Cumhurbaşkanı Recep Tayyip Erdoğan, 'Meclis çalışamaz hale getirilirse erken seçim düşünülebilir' açıklamasını yaptı.
Reis-i Cumhur gibi herkes tepkili. Neden?
Yeni Anayasa’nın meclisten geçmemesi için boş, vızıldar gürültüler koparılıyor.
Kararı millet mi veriyor, milleti temsil edenler mi?
Günlerdir mecliste olanları hepimiz yakından takip ediyoruz. Yeni Anayasa’nın geçmesi ve geçmemesi için büyük bir mücadele veriliyor.
Veriliyor da, ya olanlar.
Bir vekil bir vekilin ayağını ısırıyor.
Birbirlerinin boğazına sarılıyorlar, tekmeler yumruklar bir yandan.
Demokrasimiz tavan yapmış.
Bu panik neden? Halktan mı korkuluyor?
Halk yeni Anayasanın kendisine gelerek karar vermeyi bekliyor, mecliste bir gurup vekil halka ulaşmaması için çaba harcıyor.
Turuncu ceylan derisi koltukların üzerine basıyorlar, kürsüleri kırıyorlar.
Halbuki; koltuk önemliydi. Turuncu renk heyecan ve mutluluk verici, dinamik, dikkat çekici, çarpıcı ve iç açıcı bir renk olarak oraya konuldu, içimizi kararttılar.
Gazi Meclis kırıldı döküldü, parasını biz verdik, vergilerimizle yapıldı, zarar veren vekillerden bunun parası da kesilmeli.
Çalıştırmayıp bir meclisi erken seçime sürükleyenler de herhalde halkın önünde gerekli cevabı alır.
**********
Hain cephe, dolar oyununa yeniden başladı. Çağrı bir daha geldi, ‘Dolarları bozdurun’
Dört koldan saldırıyorlar. Bir yandan terör, bir yandan ekonomik kıskaca alma.
Ülkeyi zora sokmak, parçalamak için var güçleriyle saldırıyorlar.
Darbeye darbe yapan tek millet, buna izin verir mi? Bence vermez.
Kirli hesap peşinde koşanlar, yılana sarılıyor. O yılan bir gün dönüp dolaşıp kendilerini mutlak sokar.

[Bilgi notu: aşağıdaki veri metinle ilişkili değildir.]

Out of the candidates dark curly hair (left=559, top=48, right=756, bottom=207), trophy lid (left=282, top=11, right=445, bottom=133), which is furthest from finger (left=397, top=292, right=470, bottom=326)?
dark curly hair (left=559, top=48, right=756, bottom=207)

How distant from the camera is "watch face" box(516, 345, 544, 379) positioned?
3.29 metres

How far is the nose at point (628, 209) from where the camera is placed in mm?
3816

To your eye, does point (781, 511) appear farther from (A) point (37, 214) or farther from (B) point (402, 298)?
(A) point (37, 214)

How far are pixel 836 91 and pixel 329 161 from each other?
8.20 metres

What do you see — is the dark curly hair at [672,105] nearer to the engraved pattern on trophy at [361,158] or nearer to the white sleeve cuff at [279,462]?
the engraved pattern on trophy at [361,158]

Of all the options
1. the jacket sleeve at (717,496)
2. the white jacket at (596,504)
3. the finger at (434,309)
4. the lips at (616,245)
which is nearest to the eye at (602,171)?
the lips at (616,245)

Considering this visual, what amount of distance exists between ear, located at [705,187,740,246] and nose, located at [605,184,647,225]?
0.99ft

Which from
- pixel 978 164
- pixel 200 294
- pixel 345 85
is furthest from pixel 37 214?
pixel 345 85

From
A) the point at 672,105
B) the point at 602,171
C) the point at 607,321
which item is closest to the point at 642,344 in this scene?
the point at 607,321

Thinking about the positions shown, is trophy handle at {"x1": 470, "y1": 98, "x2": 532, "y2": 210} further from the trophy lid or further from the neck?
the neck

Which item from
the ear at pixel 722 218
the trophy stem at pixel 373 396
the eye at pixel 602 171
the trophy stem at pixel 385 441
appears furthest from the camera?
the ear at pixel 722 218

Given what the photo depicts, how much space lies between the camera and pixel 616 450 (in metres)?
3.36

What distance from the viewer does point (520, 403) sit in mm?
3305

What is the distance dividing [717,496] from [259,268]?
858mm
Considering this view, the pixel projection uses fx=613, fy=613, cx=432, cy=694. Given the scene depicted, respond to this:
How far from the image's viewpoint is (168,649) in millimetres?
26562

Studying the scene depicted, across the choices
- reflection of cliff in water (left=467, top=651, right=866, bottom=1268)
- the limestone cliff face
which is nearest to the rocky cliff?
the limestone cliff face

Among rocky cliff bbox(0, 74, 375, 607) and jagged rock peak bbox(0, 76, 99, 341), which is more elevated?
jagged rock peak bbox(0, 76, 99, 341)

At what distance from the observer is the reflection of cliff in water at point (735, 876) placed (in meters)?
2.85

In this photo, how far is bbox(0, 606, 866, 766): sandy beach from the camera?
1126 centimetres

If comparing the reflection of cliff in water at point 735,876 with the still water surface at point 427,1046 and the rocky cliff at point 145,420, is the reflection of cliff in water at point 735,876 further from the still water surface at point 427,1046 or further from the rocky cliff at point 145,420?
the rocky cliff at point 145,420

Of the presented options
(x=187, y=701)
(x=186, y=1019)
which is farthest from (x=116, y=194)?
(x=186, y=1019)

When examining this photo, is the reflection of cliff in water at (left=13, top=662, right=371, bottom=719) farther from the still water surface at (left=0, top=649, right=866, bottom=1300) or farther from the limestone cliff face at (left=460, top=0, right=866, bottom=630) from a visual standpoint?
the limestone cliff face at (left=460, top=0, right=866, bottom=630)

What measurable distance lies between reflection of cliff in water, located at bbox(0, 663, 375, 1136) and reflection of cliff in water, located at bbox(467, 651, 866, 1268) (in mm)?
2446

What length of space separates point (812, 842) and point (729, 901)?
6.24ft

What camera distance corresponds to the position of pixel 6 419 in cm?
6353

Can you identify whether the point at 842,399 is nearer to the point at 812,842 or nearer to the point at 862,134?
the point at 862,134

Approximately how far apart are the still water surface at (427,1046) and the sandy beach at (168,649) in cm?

Bir yandan da iç felaket tellalları, dolar üzerinden halkı işlemeye başladı.
‘Vay halimiz vay’
Devalüasyon, borç para için el açılan, faizlerin tavan yaptığı, enflasyonun çift rakamlarda dans ettiği, bankaların içinin boşaltıldığı günler unutuldu. Ülke o zaman batmadıysa bu saatten sonrada batmaz herhalde.
**********
Kayseri’deki çarşı iznine çıkan askerlere yönelik gerçekleşen bombalı saldırıyla ilgili 20 kişi tutuklandı.
Aralarında olanlara bakar mısınız ! Vatani görevini yapan 5 asker. Kendi silah arkadaşlarını ölüme gönderiyor.
Hainler içimizde, pusuya yatmış bekliyor.
Boşa bağırılmıyor ‘hain var’.
**********
Eskiden bir yabancı geldiği zaman ‘O herkes seferber olurdu’ , her şeyi onlar biliyor ya, yap denilen yapılır, uygula denilen uygulanırdı.
‘Samsun Akıllı Şehir Stratejisi Yönlendirme Toplantısı’nda sunum yapan Uluslararası Amerikalı bir şirket yöneticisi sazı eline alıyor anlatıyor.
Herkes sabırla dinliyor dinliyor da, giden bir terslik var. Konuşmada mı ?, Niyette mi ?, Tercümede mi?
Konuşma bitti.
Vali İbrahim Şahin, sunumu beğenmiyor. Artık eski Türkiye yok. Durun bakalım.
Konuşmalar kendisini rahatsız ediyor.
Kendi üslubu devreye giriyor. "Yapılanlarda biraz sömürge ülkesi gibi görüldüğümüzü hissediyorum. Dün bize bilgisayar satıyorlardı, bugün akıllı yazılımlar ya da bizi anlayan ürünleri satacaklar. Bu açıkçası benim kanıma dokunuyor. Bu işleri afilli olsun diye mi yapacağız?”
İşin özü ‘kardeşim biz ne istersek, uygun görürsek bu saatten sonra o olur. Fayda görmeyeceğimiz hiçbir işe de kalkışmayız’.